Publication year - 2000
Publication title -
european journal of neuroscience
Language(s) - English
Resource type - Journals
SCImago Journal Rank - 1.346
H-Index - 206
eISSN - 1460-9568
pISSN - 0953-816X
DOI - 10.1046/j.1460-9568.2000.00098.x
Subject(s) - axotomy , biology , neurotrophic factors , microbiology and biotechnology , neuroprotection , programmed cell death , apoptosis , glial cell line derived neurotrophic factor , in vivo , ciliary neurotrophic factor , viral vector , neuroscience , regeneration (biology) , gene , genetics , recombinant dna , receptor
Abstract Neuronal apoptosis inhibitory protein (NAIP), and human inhibitors of apoptosis 1 and 2 (HIAP1 and HIAP2) are three members of the mammalian family of antiapoptosis proteins called ‘inhibitors of apoptosis’ (IAP). These molecules can prevent apoptosis in vitro and the over‐expression of NAIP can decrease ischemic damage in the hippocampus. The goal of our experiments was to determine whether administration of NAIP, HIAP1 and HAIP2 could rescue motoneurons following axotomy of a peripheral nerve. In young rats, an adenoviral gene transfer technique was used to deliver and express these proteins in motoneurons; a fluorescent tracer was simultaneously added as a means for quantitatively assessing the rescue of fluorescently labelled motoneurons in serial sections of the lumbar spinal cord.
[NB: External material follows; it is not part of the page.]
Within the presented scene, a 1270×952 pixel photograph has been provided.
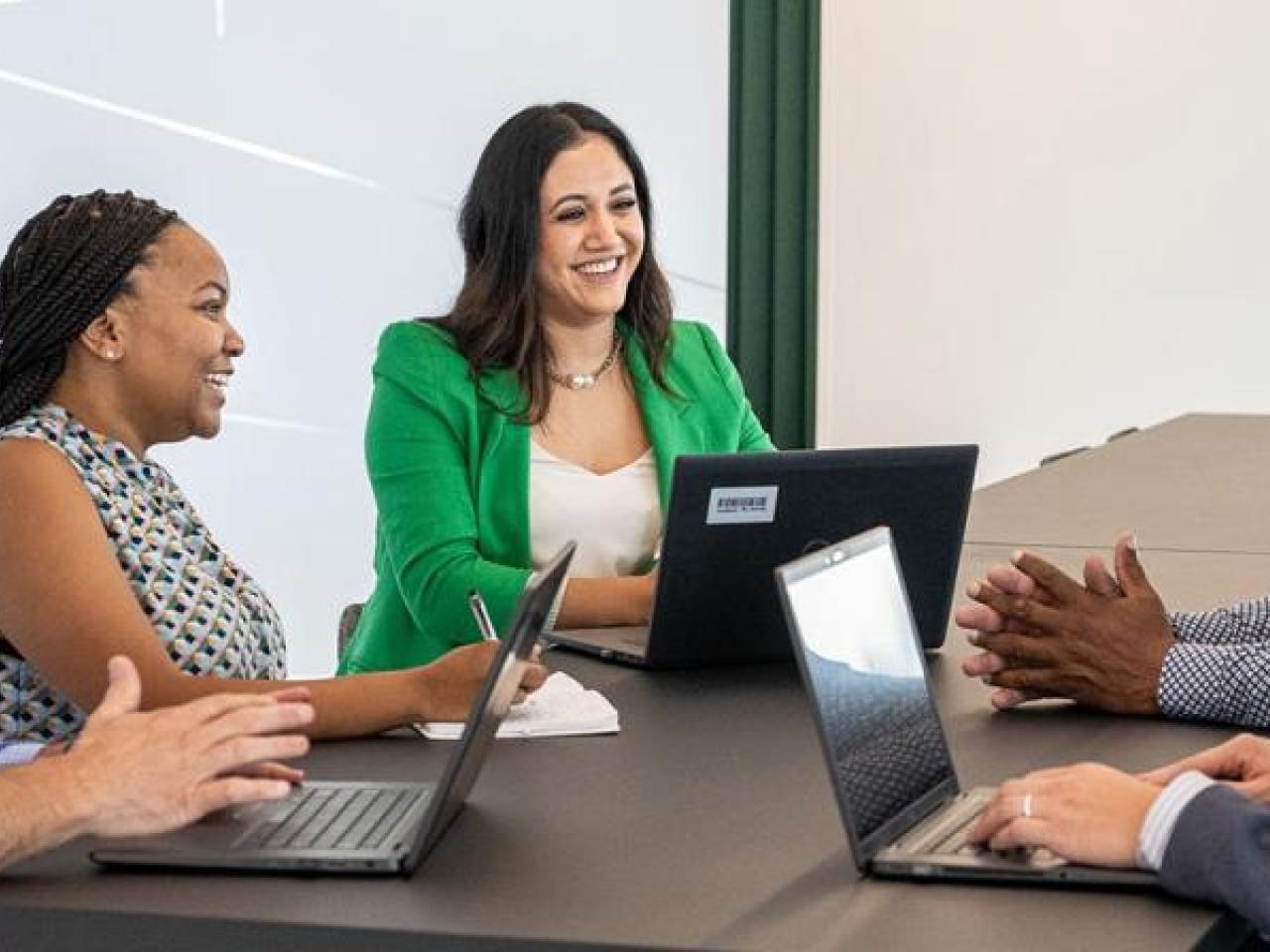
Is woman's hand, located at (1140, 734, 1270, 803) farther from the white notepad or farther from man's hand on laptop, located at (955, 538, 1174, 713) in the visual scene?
the white notepad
Control experiments using adenoviral vectors (adv) expressing the lacZ gene showed that 14% of the sciatic motoneuron pool could be transfected indicating the existence of a subpopulation of spinal motoneurons susceptible to this class of viral vectors. The administration of an adv‐NAIP, adv‐HIAP1 and adv‐HIAP2 rescued 30–40% of motoneurons at one week after sciatic axotomy. The efficiency of these proteins was similar to that of two neurotrophic factors, ciliary neurotrophic factor and brain‐derived neurotrophic factor, administrated by the same viral technique. The effect of the IAP proteins on motoneuron survival decreased with time but was still present after 4 weeks postaxotomy; the duration of the response was dependent upon the viral titre. These experiments demonstrate that IAP family proteins can prevent motoneuron cell death in vivo and may offer a new therapeutic approach for motoneuron diseases.